> **YOUR ASSIGNMENT**
Each line below should be retyped exactly, with no pictures.

> **DATA SECTION**
=-=-=-=-=
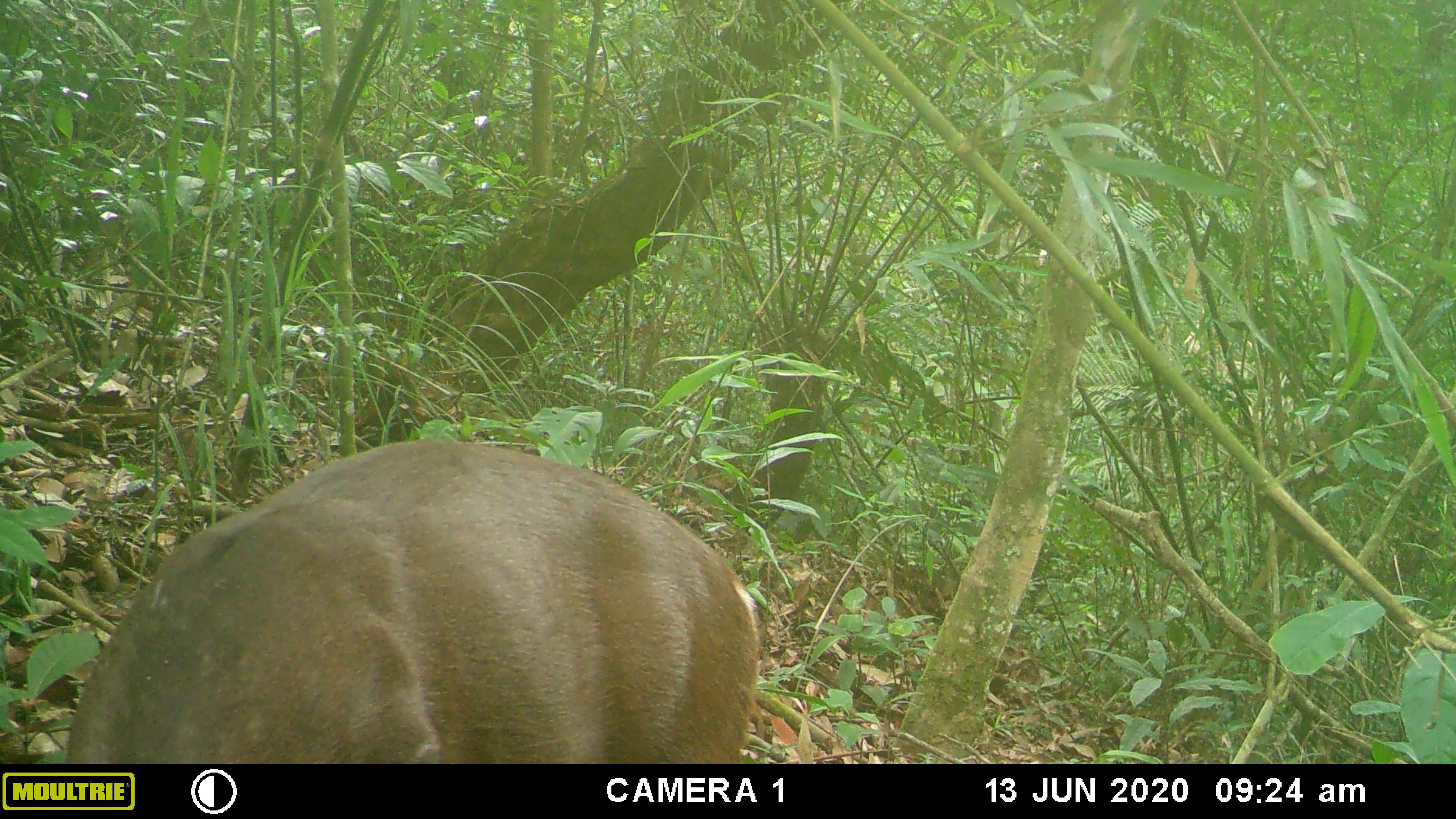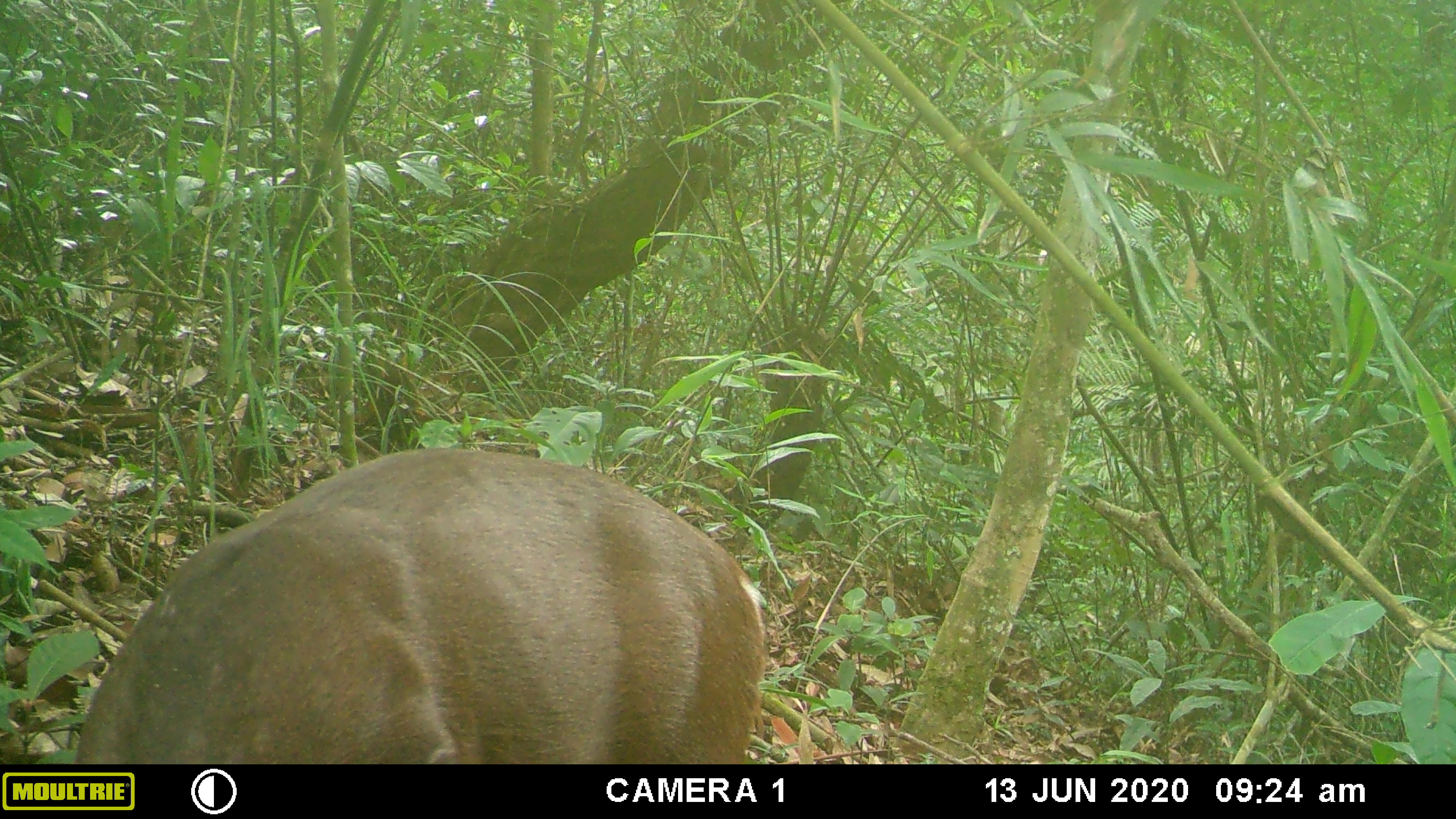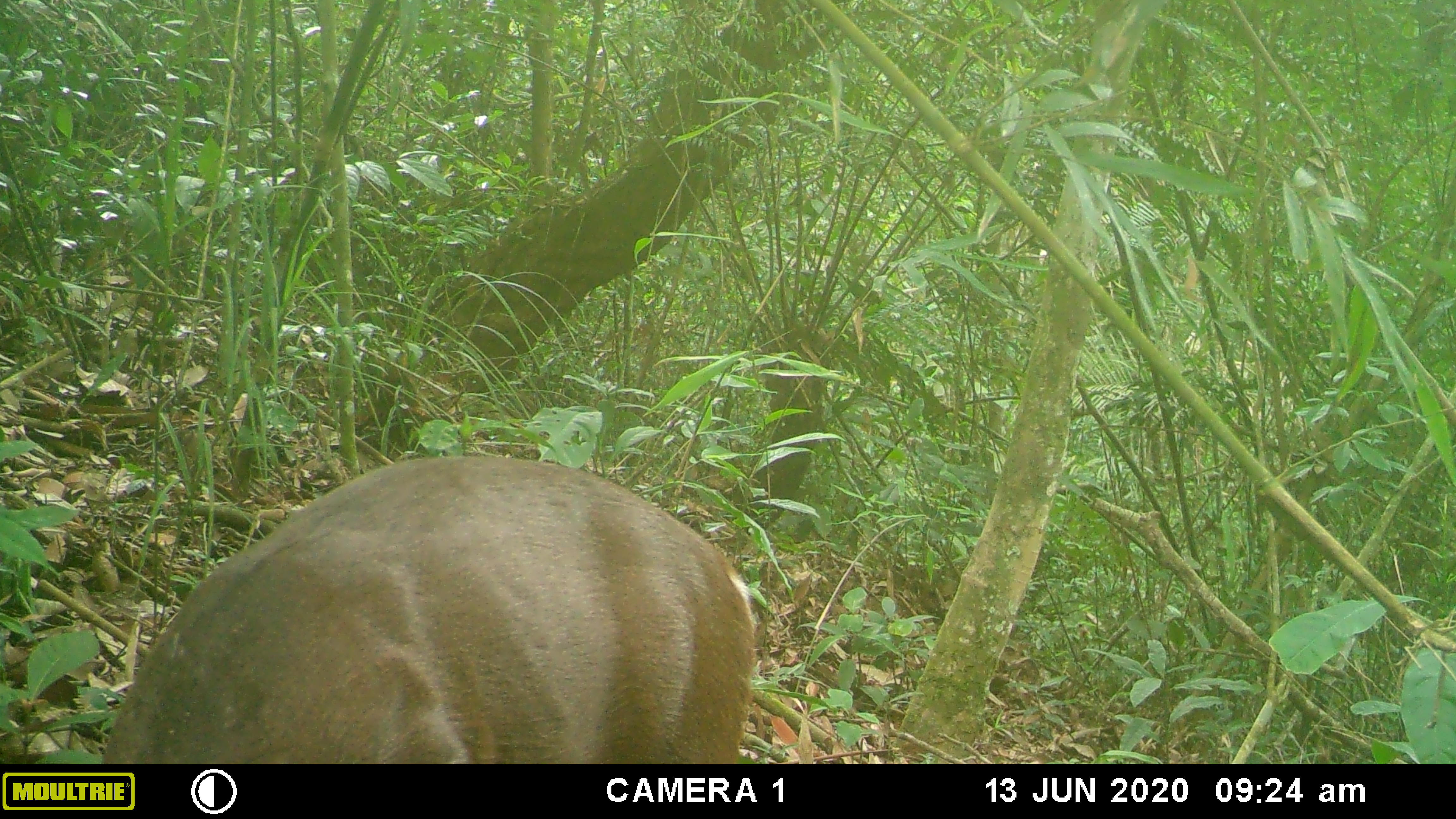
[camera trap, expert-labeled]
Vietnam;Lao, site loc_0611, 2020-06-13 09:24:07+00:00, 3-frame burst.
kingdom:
=-=-=-=-=
> **SOLVED PROBLEM**
[camera trap, expert-labeled]
Vietnam;Lao, site loc_0611, 2020-06-13 09:24:07+00:00, 3-frame burst.
kingdom:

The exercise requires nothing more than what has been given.